Devant le service de chirurgie dentaire de l’hôpital de Brest (Finistère), une heure avant l’ouverture, la queue est parfois si longue qu’on demande aux patients de revenir l’après-midi. Avec 32 000 consultations par an, le service est complètement saturé.
« Plus aucun créneau n’est disponible depuis un an, ce qui fait qu’on ne peut pas assurer de suivi pour des patients venus aux urgences », décrit Sylvie Boisramé, professeure des universités et praticien hospitalier, à la tête de la faculté d’odontologie de l’université de Bretagne occidentale.
La pénurie de dentistes est telle, dans le Finistère, que les habitants ne savent plus où se soigner et se retrouvent à faire la queue au centre hospitalier universitaire. La fréquentation des urgences dentaires est passée de 5 000 à 13 000 patients annuels entre 2020 et 2024. « Les gens appellent une quarantaine de cabinets qui répondent qu’ils ne prennent plus de nouveaux patients », relate Mme Boisramé. Elle cite le cas de deux jeunes diplômés de la faculté qui viennent d’ouvrir un cabinet à Châteaulin, commune de 5 000 habitants située au centre du département, et qui ont vu « leur standard téléphonique exploser en un après-midi ».
« On va être à l’étroit »
Le Finistère compte un chirurgien-dentiste pour 1 437 habitants et les départements voisins sont encore moins bien lotis, avec un ratio de 1 pour 1 708 patients dans les Côtes-d’Armor et de 1 pour 1 480 patients dans le Morbihan. Selon les estimations de la Caisse nationale d’assurance-maladie, un chirurgien-dentiste n’a la capacité de soigner dans de bonnes conditions qu’un maximum de 831 patients par an.

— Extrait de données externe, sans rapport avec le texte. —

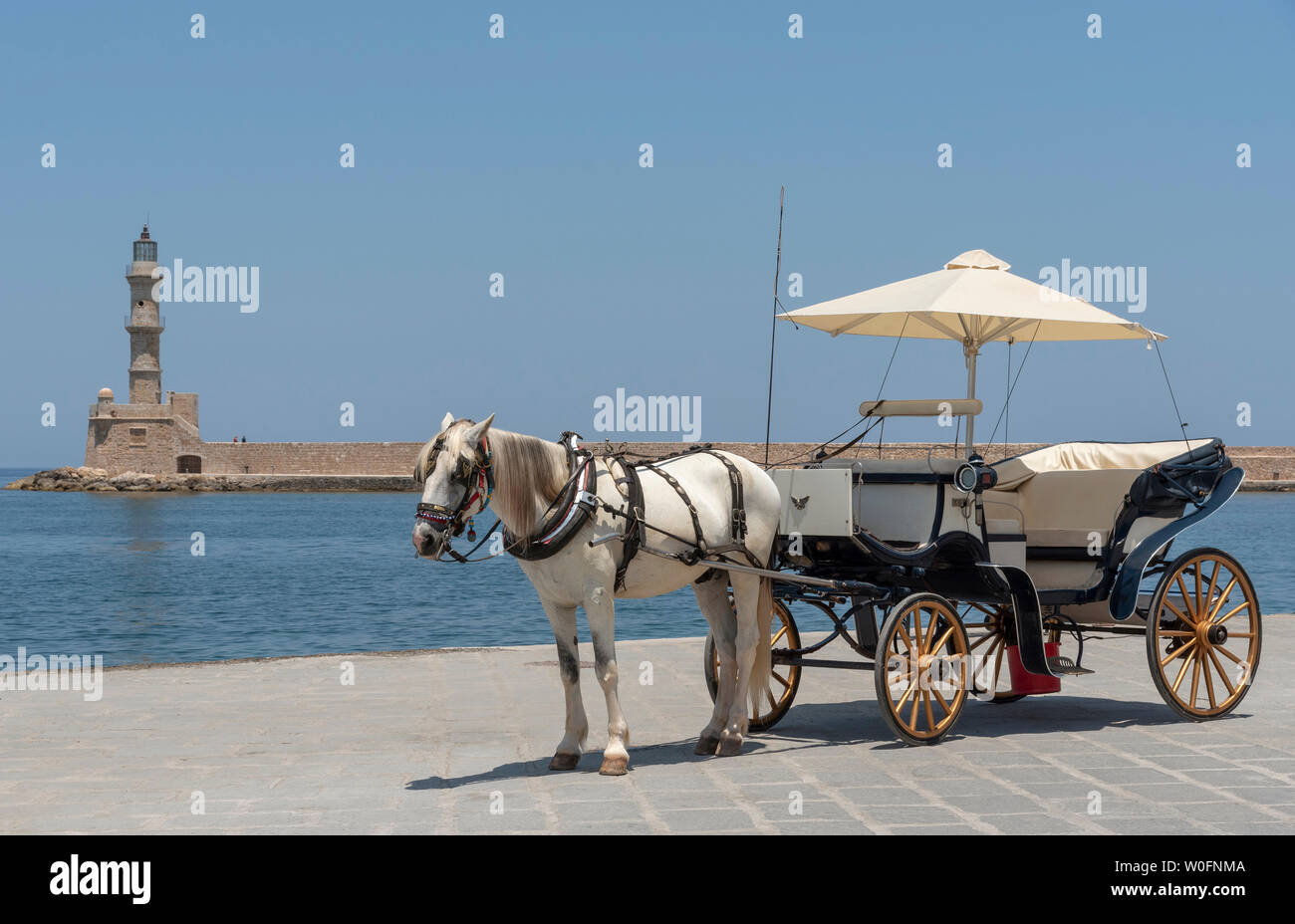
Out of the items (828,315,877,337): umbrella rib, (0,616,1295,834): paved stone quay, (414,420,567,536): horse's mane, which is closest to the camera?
(0,616,1295,834): paved stone quay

Pour répondre à cet enjeu de santé publique, Sylvie Boisramé a décidé d’augmenter de 40 % les effectifs étudiants à la rentrée de 2025, qui passeront de 36 à 50. Elle fait le pari qu’à l’issue de leur cursus, en 2031, les nouveaux diplômés exerceront dans le département – ou dans la région Bretagne, laquelle compte 20 000 habitants supplémentaires chaque année, selon l’Insee.
Cette montée en charge a un coût : 800 000 euros pour rénover la salle des prothèses, remplacer les simulateurs vieux de vingt ans et acheter les tablettes nécessaires au passage des examens du troisième cycle. « On va être à l’étroit mais c’est transitoire car nous aurons ensuite un autre bâtiment dédié », explique la doyenne, qui a reçu le soutien de l’université, du conseil départemental, de Brest Métropole, de l’agence régionale de santé de Bretagne et a lancé un appel au financement participatif ouvert aux particuliers et aux entreprises. Elle attend par ailleurs de l’Etat qu’il finance sa part « au prorata du nombre d’étudiants », et qu’il lui accorde deux postes d’enseignants-chercheurs supplémentaires.